ARTICLE:
==*==
In the case of the group that worked with the lesbian culture, they pointed out that people need to open their minds to new subcultures that are emerging nowadays. Based on a multicultural view (Pavlenko & Blackedge, 2004), the students reported that "people should not talk about men and women but about humans who have no sex difference or tendency". This exploration ended up with students advising people on the ways subcultures can be seen; this advice is expressed through the words "people should". For these students, eliminating the dichotomy men and women might help societies adopt a more tolerant perspective in which all of us are humans with no gender differences. This consideration shows not only the level of tolerance they developed but also their worry about getting other people conscious of intercultural skills to approach other cultures which are usually neglected, like the lesbian subculture.

We concluded that these projects were very helpful for the students to become aware of the importance of cultural awareness and interculturality in the study of a foreign language. They found more explicit relations between language and culture. The analysis of interactions between Spanish speakers and English speakers aided students in identifying aspects that connect culture to language; for instance, roles of speakers, space management, registers, styles and language variety. As a result, students viewed that reflecting and studying their native language and a foreign one are catalysts to understanding their own realities as well as others' realities and cosmovisions. They also conceptualized that trying to understand another culture implies a stripping of prejudices built up by the society in which they are immersed. They could examine negative and positive stereotypes which can make people approach or reject a culture. Finally, the condition of the postmodern epoch implies being open not only to understand the others' cultures and our own, but also the changing realities that directly impact worldwide cultures and subcultures.

 

The Experience in Mastering English Language Skills

The experience in this class varied in that, unlike "cultural awareness", this one focused on the development of language skills (listening, speaking, writing, etc.) rather than the explicit study of culture. However, we accepted the premise that "language and culture are inexorably intertwined" (Gladstone, 1980, p. 19) and that it is one of the major ways in which culture manifests itself (Kramsch, 1993; Hinkel, 1999; Nieto, 2002; Peterson & Coltrane, 2003, Stern, 1983, 1992). Due to the differences between the two courses we were teaching, the first one more content oriented whereas the other more language oriented, we agreed that for the class -"Mastering English Language Skills"- there should be a languageas- culture approach as a way to go beyond the traditional language-and-culture or culture-inlanguage approach (Kramsch, 1996).

The textbook provided for this subject served the approach that was adopted because of its cultural orientation. Movies, comics, documentaries, music, literature and other materials would always set the context to reflect upon cultural issues linked to linguistic contents. Intercultural awareness was enhanced through discussion of the cultural diversity which is evidenced when two languages are rethought in their contexts of realization. Students interweaved the reflections they were making in their "Cultural Awareness" class and the tasks they were carrying out in "Mastering Language Skills". These connections were evidenced in the discussions that were held in class about life- styles in different cultures, values assigned to certain behaviors or life attitudes, among others.

Coming from the collegial dialog established between us, and after consulting on it with students, we all agreed that the final assignment for the writing process would be an opinion essay on one of the books students were reading for the class: A Room with a View (Forster, 2003). Through this task, they were supposed to join concepts and reflections studied in both subjects in order to choose, describe, analyze and give arguments to understand any cultural issue identified in the literary text.
==*==
A block of data:

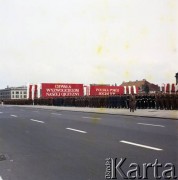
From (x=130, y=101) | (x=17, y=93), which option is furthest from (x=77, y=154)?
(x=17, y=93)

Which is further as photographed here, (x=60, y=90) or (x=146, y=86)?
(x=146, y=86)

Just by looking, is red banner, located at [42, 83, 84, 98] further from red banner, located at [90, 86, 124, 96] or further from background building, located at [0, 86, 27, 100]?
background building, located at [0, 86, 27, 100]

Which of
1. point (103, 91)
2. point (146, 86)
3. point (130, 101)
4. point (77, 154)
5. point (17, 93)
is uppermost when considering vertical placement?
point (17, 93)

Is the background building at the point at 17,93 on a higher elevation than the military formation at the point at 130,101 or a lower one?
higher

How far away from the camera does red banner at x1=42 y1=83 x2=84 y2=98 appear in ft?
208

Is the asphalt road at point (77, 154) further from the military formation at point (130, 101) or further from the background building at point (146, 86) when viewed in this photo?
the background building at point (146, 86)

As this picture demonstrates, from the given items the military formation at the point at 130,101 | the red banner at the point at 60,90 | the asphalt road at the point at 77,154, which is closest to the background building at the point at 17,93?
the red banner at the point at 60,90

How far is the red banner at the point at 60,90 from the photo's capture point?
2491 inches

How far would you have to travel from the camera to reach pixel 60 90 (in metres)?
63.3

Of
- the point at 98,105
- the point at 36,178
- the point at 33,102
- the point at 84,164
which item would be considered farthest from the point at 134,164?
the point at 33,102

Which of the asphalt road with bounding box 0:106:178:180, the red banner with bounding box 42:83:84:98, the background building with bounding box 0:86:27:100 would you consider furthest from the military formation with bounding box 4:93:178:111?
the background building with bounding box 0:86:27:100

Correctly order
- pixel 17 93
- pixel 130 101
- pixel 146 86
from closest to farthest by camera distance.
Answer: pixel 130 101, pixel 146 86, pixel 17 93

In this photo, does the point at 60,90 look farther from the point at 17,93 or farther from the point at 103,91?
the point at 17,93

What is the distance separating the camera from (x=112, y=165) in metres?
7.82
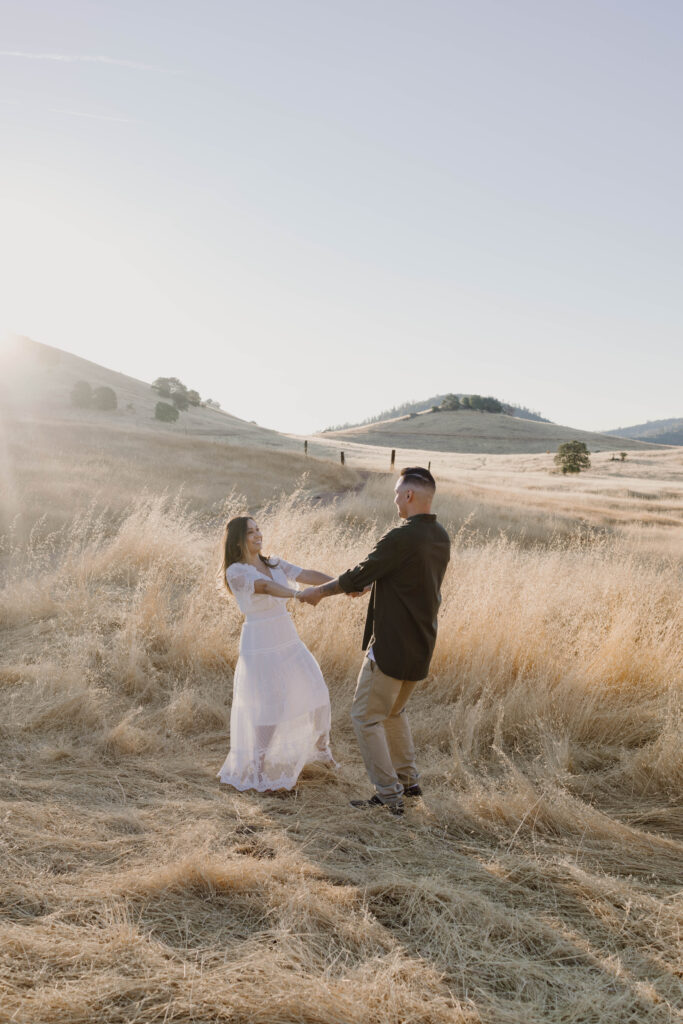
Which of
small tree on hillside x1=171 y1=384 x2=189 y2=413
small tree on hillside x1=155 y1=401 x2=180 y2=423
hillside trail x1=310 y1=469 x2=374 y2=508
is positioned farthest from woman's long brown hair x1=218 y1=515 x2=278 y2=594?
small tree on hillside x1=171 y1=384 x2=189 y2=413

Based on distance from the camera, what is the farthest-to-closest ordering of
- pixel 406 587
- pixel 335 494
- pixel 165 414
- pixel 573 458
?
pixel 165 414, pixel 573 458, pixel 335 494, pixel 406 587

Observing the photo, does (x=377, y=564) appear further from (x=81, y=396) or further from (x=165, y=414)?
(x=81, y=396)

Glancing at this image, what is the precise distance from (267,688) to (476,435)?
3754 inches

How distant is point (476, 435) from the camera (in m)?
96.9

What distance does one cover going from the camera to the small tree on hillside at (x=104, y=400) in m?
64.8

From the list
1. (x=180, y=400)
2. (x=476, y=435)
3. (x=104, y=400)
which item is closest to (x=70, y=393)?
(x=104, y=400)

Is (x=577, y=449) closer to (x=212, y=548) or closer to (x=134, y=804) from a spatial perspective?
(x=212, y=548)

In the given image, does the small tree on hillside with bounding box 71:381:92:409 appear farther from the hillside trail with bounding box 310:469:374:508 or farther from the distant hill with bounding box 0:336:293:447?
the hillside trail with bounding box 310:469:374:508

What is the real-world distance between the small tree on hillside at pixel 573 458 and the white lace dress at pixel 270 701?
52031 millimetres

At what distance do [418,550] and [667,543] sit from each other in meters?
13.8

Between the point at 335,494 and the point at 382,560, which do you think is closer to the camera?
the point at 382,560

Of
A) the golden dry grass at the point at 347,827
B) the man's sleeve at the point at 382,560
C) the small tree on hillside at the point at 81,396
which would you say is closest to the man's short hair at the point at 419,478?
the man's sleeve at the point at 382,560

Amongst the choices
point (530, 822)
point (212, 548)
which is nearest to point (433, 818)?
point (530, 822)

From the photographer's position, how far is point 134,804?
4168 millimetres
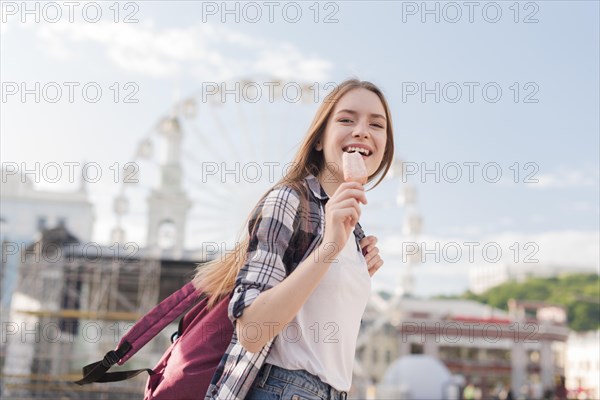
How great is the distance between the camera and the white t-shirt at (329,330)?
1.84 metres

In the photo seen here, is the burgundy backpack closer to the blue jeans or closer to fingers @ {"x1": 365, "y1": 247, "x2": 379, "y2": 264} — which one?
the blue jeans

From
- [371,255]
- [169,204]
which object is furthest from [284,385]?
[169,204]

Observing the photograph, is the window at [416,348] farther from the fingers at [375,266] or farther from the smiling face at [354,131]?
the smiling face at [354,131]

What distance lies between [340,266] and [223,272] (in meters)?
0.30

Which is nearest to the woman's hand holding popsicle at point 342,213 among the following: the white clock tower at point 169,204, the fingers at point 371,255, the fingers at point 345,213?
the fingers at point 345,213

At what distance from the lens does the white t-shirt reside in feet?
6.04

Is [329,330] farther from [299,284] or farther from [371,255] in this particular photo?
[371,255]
==*==
GIVEN PROBLEM A: In the article on intercultural teaching, what was the final writing assignment for the "Mastering English Language Skills" class?
GIVEN PROBLEM B: Write the next part of the article on intercultural teaching, starting right after its last sentence.
The items are separate material and have no connection to the article on intercultural teaching.

EXERCISE RESULT A: An opinion essay on A Room with a View (Forster, 2003), one of the books the students were reading for the class.

EXERCISE RESULT B:
The task proved to be successful. Students showed that new perspectives to approximate culture were permeating their personal views. Going beyond the traditional inmanentist or biographical approach to addressing literature, they drew upon a sociocultural view (Eagleton, 1983) which presented a broader perspective and allowed for better understanding of cultural texts. For instance, some students analyzed the role of women in the socio-cultural context of the XX century. One student says: "The Room With a View story is not far from the reality of many women at the... beginning of the XX century when they were repressed by society". Through this sample, it is noticed that the student is making connections with the concept of interculturality in which cultural patterns (women's repression), views, events or behaviors should be seen and analyzed as social practices which are located in specific historical moments and settings. This contention is strengthened by another student who asserts that to understand Lucy Honeychurch's character, it was necessary to bear in mind that "the values, the beliefs, customs, politics, religions, ideologies, language, etc. are important elements that determine culture". In the same vein another student writes: First I am going to emphasize the English woman during that era: ...women still had very few rights and a different conception in 1900,... they stayed at home to take care of children..." Notice that the analytical perspective of these students implies an intercultural view in which any interpretation of a culture should come from the study of the internal dynamics (Geertz, 1973) of that culture in all dimensions, "values, the beliefs, customs, politics, religions, ideologies, language", as stated by the student.

Some other students related the story portrayed in the piece of literature to current dynamics of societies; for instance, one of them asserts: "Nowadays, the prejudices about the different social classes and the lifestyles don't let society notice the reality". This excerpt shows the students' understanding of the negative role of prejudices in current societies. Besides indicating his understanding and interest in this phenomenon, the student's discourse implies a direct connection with the topics discussed in the class of Cultural Awareness. In this regard, we can cite one student that addressed the concepts of cultural shock and components of culture: In the book A Room with a View, Lucy Honeychurch visits Italy, where she meets different kinds of people. They have a different culture. Lucy and her cousin Charlotte Bartlett have to get accustomed to a new life; the food, clothes, houses, people, etc. are different. They enjoy it but they are sad because they remember the city and its customs". Although this student does not thoroughly discuss her statement, she is aware that the new cultural features of another country (food, clothes, etc.) can cause cultural shock which can be experienced through feelings like sadness. There is an understanding that cultural shock happens due to a new cultural experience and is intensified by the background of one's homeland culture. Despite this fact, the student acknowledges that there needs to be a process of acclimation to the new culture as Lucy and Charlotte depict it in the story.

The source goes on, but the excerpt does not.